QUOTED PASSAGE.
========================================================================

Here are today’s highlights:
In the last two years, there have been more than 500 shootings in supermarkets.
For some, this could be a very good time to be looking for office space.
With Shanghai’s lockdown ending, supply-chain issues are easing.
The last location of what was once America’s largest restaurant chain has closed.
Gen Z’s desire for mission-driven jobs is being tested: “For many 20-something workers and new grads, a sense of mission is butting up against the need to make money. Though they came of age under Presidents Obama and Trump and formed world views during times of powerful social movements, some are shifting their priorities or making compromises they might have criticized before entering the workforce. A sharper focus on money shows up in Deloitte Global’s annual survey of Gen Zers, which the firm defines as people born starting in 1995. Climate change was the top concern, ahead of financial challenges, when Deloitte polled more than 8,000 Gen Zers early last year.”
“This year, however, the cost of living vaulted ahead of the environment as the No. 1 worry in a survey of nearly 15,000 Gen Zers.”
“Meanwhile, 37 percent of Gen Zers in the latest poll said they have ‘rejected a job and/or assignment based on their personal ethics.’ A year ago, nearly half said ethics determine the kind of work they’re willing to do, and for whom.” READ MORE
The job market stayed strong through April: “Demand for workers remained near record highs, with 11.4 million job openings in April, as the tight labor market continues to be a bright spot for the U.S. economy. Some 4.4 million Americans quit or changed jobs that month, according to a report released Wednesday by the Bureau of Labor Statistics, using their leverage in an economy where job openings still outnumber job seekers by close to 2 to 1.”
“Employers reported hiring 6.6 million people in April. Layoffs, meanwhile, fell to an all-time low of 1.2 million, as businesses sought to keep the workers they did have.”
“‘The labor market remains strong even though things are cooling off a bit,’ said Nick Bunker, an economist at the jobs site Indeed. ‘We’re still very much in a worker’s and job seeker’s market.’” READ MORE
In Dallas, there’s a trademark battle brewing: “The owner of Carbone’s Fine Food and Wine in Dallas has filed a 34-page lawsuit in the U.S. District Court for the Northern District of Texas against new restaurant Carbone, saying Carbone’s trademark has been infringed upon and that their similar-sounding names are confusing North Texas diners. ‘Those guys could have put a restaurant anywhere in the world,’ says Julian Barsotti, owner of 10-year-old Dallas restaurant Carbone’s on Oak Lawn Avenue. ‘But they chose Dallas, down the street from us.’”
“The legal battle Barsotti initiated will pit the family-owned Carbone’s against international restaurant company Major Food Group, which owns Carbone and about 30 other restaurants. It’s the David-and-Goliath story of Dallas restaurants.”
“Barsotti did not trademark the business name Carbone’s Fine Food and Wine. He says he didn’t think he needed to because common-law ownership in Texas happens naturally, when a business name is used in commerce, according to the Texas Business and Commerce Code.”

========================================================================

DATA SECTION.
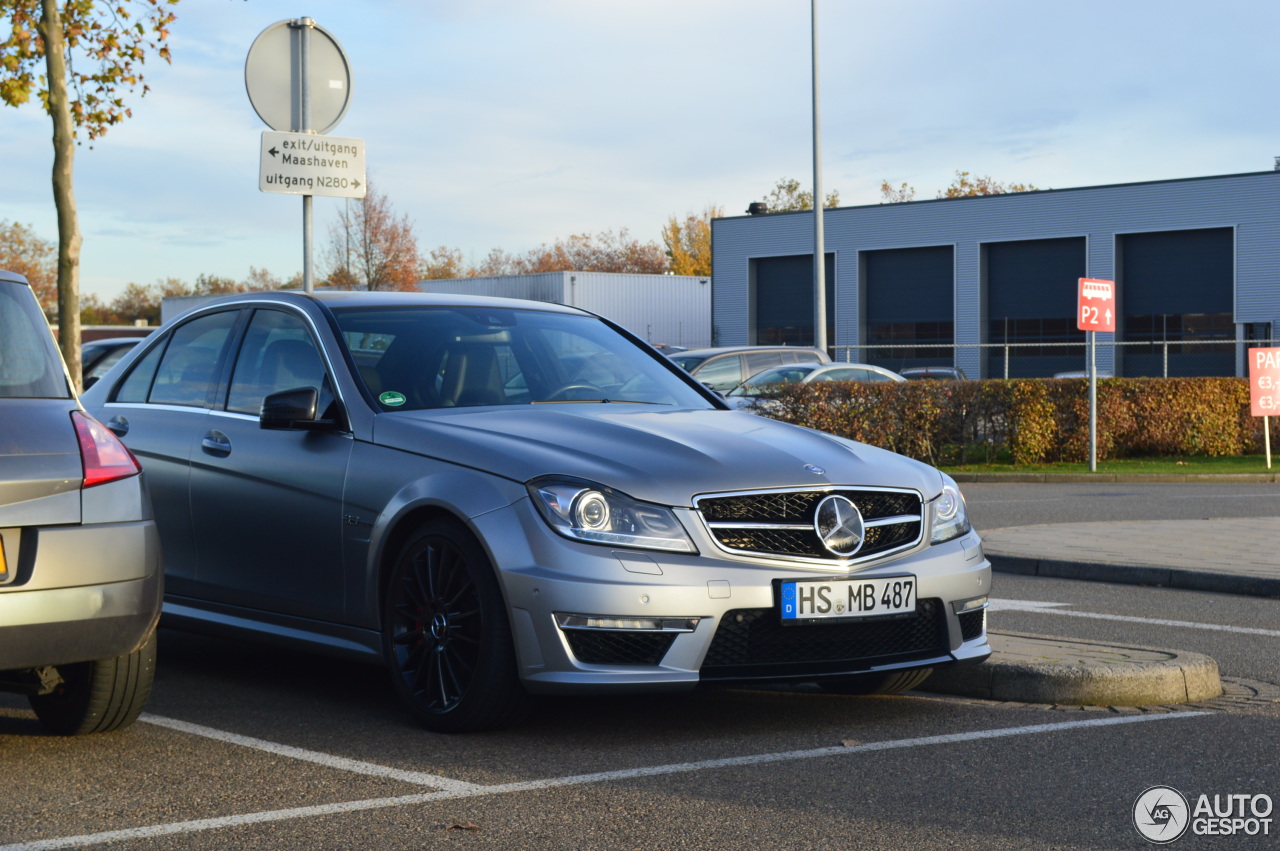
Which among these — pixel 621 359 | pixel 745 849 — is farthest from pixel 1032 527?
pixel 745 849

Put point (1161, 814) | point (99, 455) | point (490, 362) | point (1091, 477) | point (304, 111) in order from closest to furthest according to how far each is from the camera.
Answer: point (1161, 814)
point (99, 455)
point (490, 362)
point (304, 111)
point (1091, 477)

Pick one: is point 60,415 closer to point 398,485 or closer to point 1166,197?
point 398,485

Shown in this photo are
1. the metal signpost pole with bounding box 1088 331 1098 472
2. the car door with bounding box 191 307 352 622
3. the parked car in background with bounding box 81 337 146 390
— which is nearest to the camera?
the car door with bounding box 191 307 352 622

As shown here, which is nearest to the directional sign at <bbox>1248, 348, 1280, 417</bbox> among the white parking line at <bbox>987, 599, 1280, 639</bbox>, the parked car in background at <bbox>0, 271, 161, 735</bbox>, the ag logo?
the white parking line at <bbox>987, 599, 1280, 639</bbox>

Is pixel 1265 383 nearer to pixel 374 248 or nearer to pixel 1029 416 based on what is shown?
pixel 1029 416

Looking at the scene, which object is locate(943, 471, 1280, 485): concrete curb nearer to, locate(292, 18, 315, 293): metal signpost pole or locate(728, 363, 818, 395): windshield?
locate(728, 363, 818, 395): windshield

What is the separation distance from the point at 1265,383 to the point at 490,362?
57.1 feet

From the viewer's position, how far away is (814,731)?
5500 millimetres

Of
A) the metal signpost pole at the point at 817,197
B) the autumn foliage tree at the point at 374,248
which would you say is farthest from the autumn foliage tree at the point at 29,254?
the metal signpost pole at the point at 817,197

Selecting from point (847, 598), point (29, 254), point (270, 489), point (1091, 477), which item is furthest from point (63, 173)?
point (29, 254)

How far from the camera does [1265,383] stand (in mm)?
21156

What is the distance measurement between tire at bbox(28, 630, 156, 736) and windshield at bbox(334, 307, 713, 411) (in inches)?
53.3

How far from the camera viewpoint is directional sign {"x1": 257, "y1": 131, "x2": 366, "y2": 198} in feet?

========================================================================

PROBLEM 1.
Answer from the news digest:
(a) How many job openings were there in April?
(b) Roughly how many Gen Zers took part in this year's Deloitte survey?
(c) Which company owns the restaurant Carbone?
PROBLEM 2.
List every person named in the news digest.
PROBLEM 3.
Carry the news digest forward, picking up after the sentence about common-law ownership in Texas.

EXERCISE RESPONSE 1.
(a) 11.4 million.
(b) Nearly 15,000.
(c) Major Food Group.

EXERCISE RESPONSE 2.
Obama, Trump, Nick Bunker, Julian Barsotti

EXERCISE RESPONSE 3.
“Here’s the timeline: Carbone’s in Dallas opened in April 2012. Carbone in New York City opened in March 2013.”
“Major Food Group filed for a federal trademark for Carbone Restaurant on Jan. 27, 2012, and the trademark was registered Sept. 24, 2013.” READ MORE
Since 2020, there have been about 500 shootings at major supermarket chains: “When a white supremacist gunman murdered 10 people at a Tops Friendly Market in Buffalo, New York last month, the store became just the latest retailer to experience a deadly mass shooting. In recent years, mass shootings have also occurred at King Soopers in Boulder, Colorado, a Weis Markets in Eaton Township, Pennsylvania, and a Walmart in El Paso, Texas. But even beyond these high-profile mass shootings, supermarkets have long been the target of gun violence, according to exclusive data from gun-control advocacy group Guns Down America. By analyzing media reports, the group found that nearly 500 incidents involving firearms have happened in large grocery chains in the past two years.”
“Walmart — the largest retailer in the United States — saw the most violence, including 310 gun incidents, and 89 firearm-related deaths.”
“[Igor Volsky, executive director of Guns Down America] said businesses are left with traumatized employees and customers, higher turnover and insurance rates and the lingering perception that the shopping environment isn't safe.”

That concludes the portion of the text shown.